■ Passage provided
>>
On his phone, he shows me some artwork for the new single, with a silhouetted Goss turning away from the camera. “Look, reinvention, a new beginning,” he says. “I’m turning… my back to camera says I am turning my back on a lot. I’m turning my back on all of it. What I want to turn my face to is civility, support, candour, transparency, honesty, so we can actually get through this.”
Reinvention is something at which Goss excels. Two years ago, he starred in Bros: After the Screaming Stops, which documented his reunion with his brother Matt – some 25 years after Bros had split acrimoniously. While the band’s third original member Craig Logan was not involved, the film charted their build-up to performing at London’s 02. With Matt particularly prone to bizarre Spinal Tap-like proclamations (“I made a conscious decision because of Stevie Wonder to not be superstitious”), the film became a cult hit.
Bros were a thing again. “We never thought there’d be a magic pill,” Goss says earnestly, “but that’s what happened. I think the Brexit thing was driving everybody bloody nuts. I think we came along and it was captivating [viewing] and I think it changed the subject – that’s how a phenomenon happens.” He’s aware too that some were laughing at them, not with them. Was he bothered? “It doesn’t feel great,” he admits, but “there’s nothing malicious about it. And the documentary was fantastic.”
They may not be the Gallaghers, but the Goss’ tempestuous relationship drove the film. “Matt and I were like: ‘Man, what’s the point of hiding that truth?’ This is gonna be a journey,” he says. “I think the icing on the cake was the fact that the O2 was just jammed two nights in a row. The Brits might be tough, but [are] big softies at heart, and if there’s a good ending, and it’s happy and victorious… that’s what Great Britain is built on, those victories.” Ah, yes, Waterloo, Dunkirk and Bros at the O2.
Born in Lewisham, Goss and his brother were still in their teens when Bros became a sensation. They sold an estimated 16 million records but were crucified by public opinion, he says. “They were mad at us.” Why? “I think we were going against the flow of what the country was going through.” Singing about wanting fame and fortune at a time when others were unemployed? “I don’t really know the minutiae of why my brother and I got such a kick in the mouth, but truthfully it’s over now.”
He says that he and Matt are now in a good place, “speaking every single day”. Earlier this year, the compilation Bros: Gold charted highly. Now they want to make a new album – the first studio disc since 1991’s Changing Faces. “The next album will be the most definitive Bros album,” he says. They have already had offers to document its recording: not so much when the screaming stops as when the wailing starts. And why not? At 52, Goss looks tanned, gym-toned and ready to rock.
<<
■ Exercise A
From the passage about Bros, give back word for word the stretch from "He says that" through "ready to rock.".

■ Input material
>>
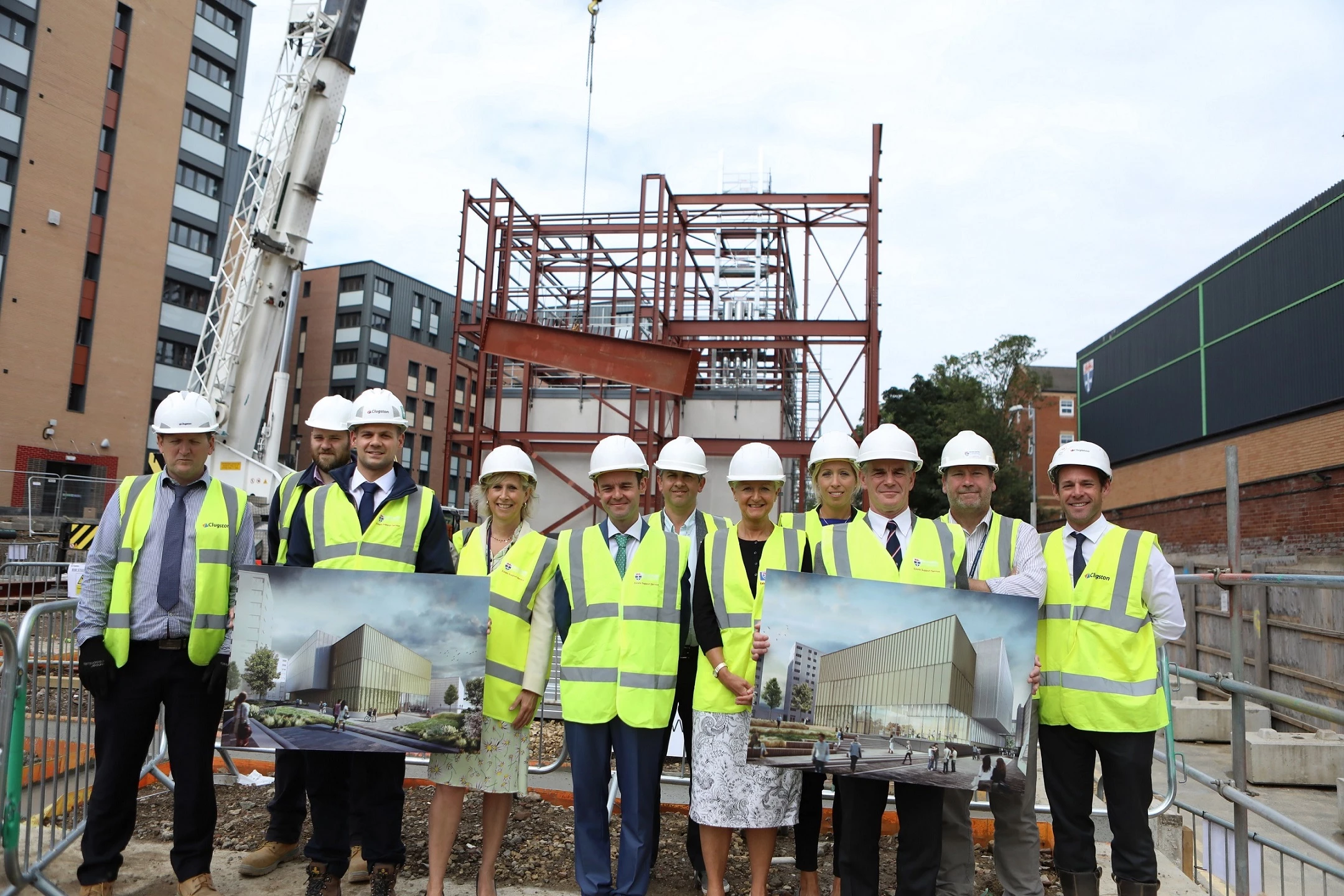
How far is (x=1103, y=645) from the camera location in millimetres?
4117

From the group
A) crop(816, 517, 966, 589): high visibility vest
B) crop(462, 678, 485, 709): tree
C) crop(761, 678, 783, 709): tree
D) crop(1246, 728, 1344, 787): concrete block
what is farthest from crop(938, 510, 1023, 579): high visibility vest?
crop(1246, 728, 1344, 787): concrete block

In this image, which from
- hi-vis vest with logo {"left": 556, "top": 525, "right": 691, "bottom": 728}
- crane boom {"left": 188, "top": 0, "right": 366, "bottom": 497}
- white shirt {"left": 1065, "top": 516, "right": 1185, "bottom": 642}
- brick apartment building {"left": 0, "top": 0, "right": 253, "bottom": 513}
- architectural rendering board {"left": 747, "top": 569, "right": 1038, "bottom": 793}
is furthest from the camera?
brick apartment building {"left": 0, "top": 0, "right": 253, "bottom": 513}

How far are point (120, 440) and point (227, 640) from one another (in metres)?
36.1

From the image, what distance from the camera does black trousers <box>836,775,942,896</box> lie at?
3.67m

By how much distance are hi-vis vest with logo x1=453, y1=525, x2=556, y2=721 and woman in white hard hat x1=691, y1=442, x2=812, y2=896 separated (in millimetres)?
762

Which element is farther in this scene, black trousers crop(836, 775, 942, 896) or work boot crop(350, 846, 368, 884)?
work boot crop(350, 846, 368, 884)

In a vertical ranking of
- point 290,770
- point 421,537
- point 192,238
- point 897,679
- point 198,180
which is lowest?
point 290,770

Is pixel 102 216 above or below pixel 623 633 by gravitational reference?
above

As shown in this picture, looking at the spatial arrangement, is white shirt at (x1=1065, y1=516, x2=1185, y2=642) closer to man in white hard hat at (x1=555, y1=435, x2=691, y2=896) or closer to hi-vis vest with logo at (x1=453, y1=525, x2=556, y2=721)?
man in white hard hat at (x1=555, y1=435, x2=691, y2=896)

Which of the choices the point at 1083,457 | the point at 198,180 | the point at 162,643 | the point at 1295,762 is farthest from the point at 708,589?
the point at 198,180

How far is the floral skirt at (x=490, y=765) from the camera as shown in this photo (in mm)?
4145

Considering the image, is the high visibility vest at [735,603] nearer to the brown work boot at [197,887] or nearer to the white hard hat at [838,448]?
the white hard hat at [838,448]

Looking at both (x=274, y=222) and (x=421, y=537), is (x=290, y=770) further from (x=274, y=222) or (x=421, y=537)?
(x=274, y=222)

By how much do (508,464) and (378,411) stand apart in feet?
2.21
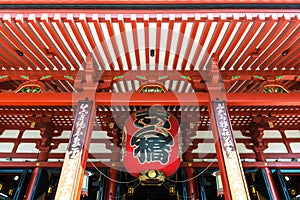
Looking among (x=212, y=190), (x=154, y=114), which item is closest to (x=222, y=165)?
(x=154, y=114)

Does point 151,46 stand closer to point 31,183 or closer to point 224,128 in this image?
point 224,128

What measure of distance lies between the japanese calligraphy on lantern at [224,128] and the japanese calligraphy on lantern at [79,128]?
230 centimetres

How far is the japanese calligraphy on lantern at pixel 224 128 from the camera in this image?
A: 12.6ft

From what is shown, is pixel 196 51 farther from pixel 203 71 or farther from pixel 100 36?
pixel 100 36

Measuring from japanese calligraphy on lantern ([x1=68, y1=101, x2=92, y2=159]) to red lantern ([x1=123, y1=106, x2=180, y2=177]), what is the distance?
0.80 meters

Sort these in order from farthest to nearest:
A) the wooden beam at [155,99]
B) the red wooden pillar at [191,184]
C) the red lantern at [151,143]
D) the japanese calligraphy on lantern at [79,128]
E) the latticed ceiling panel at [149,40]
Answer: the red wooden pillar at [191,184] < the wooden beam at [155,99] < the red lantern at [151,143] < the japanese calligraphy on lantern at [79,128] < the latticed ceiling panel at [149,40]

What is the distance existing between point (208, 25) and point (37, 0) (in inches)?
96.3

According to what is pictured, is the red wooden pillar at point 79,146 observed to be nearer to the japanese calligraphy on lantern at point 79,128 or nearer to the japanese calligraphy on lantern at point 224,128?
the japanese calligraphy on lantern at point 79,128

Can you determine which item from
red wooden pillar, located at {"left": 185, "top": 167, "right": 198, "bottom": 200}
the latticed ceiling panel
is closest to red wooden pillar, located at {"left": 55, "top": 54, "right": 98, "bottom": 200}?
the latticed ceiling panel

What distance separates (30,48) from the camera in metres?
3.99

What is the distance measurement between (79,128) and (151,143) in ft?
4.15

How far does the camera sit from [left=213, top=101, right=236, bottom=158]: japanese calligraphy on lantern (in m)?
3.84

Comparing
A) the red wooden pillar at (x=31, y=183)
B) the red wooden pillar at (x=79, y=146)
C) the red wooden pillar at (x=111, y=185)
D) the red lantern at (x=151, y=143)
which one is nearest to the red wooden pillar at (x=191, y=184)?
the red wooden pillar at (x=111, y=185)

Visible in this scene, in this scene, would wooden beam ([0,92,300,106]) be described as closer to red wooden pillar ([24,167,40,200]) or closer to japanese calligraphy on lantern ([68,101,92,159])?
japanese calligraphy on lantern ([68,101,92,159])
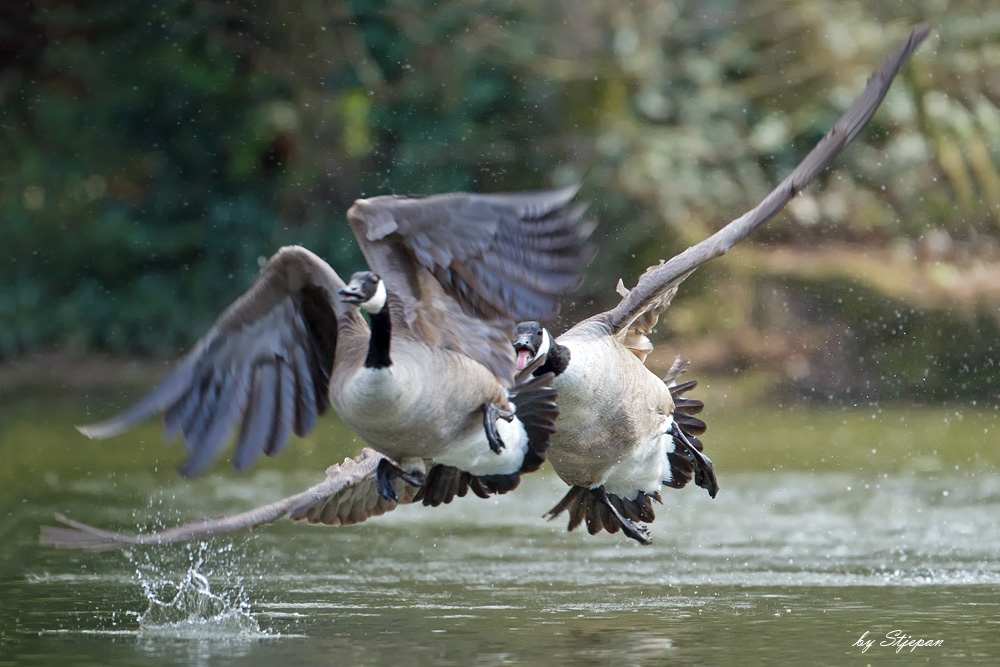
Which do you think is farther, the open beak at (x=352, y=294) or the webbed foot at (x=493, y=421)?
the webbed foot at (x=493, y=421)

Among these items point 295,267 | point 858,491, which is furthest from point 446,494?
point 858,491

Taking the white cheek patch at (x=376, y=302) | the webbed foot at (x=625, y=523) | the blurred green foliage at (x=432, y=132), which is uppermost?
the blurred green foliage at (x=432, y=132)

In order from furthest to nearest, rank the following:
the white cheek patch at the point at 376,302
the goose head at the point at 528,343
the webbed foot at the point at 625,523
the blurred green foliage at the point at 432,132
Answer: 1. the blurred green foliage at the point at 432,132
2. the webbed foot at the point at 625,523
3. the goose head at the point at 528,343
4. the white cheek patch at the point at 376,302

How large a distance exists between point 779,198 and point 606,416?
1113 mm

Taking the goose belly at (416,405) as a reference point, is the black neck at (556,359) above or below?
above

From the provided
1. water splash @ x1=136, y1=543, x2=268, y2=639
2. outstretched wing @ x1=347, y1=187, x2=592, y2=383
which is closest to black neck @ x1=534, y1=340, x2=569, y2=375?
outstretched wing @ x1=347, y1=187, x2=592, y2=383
<<
■ Exercise B
Retype the stretch of the entries from the line containing "From what is" through the line containing "0.80 meters", both lines included, exactly as they appear.

■ Exercise result A
He says that he and Matt are now in a good place, “speaking every single day”. Earlier this year, the compilation Bros: Gold charted highly. Now they want to make a new album – the first studio disc since 1991’s Changing Faces. “The next album will be the most definitive Bros album,” he says. They have already had offers to document its recording: not so much when the screaming stops as when the wailing starts. And why not? At 52, Goss looks tanned, gym-toned and ready to rock.

■ Exercise result B
From what is shown, is pixel 196 51 farther from pixel 203 71 or farther from pixel 100 36?
pixel 100 36

Measuring from japanese calligraphy on lantern ([x1=68, y1=101, x2=92, y2=159]) to red lantern ([x1=123, y1=106, x2=180, y2=177]), what is the distance?
0.80 meters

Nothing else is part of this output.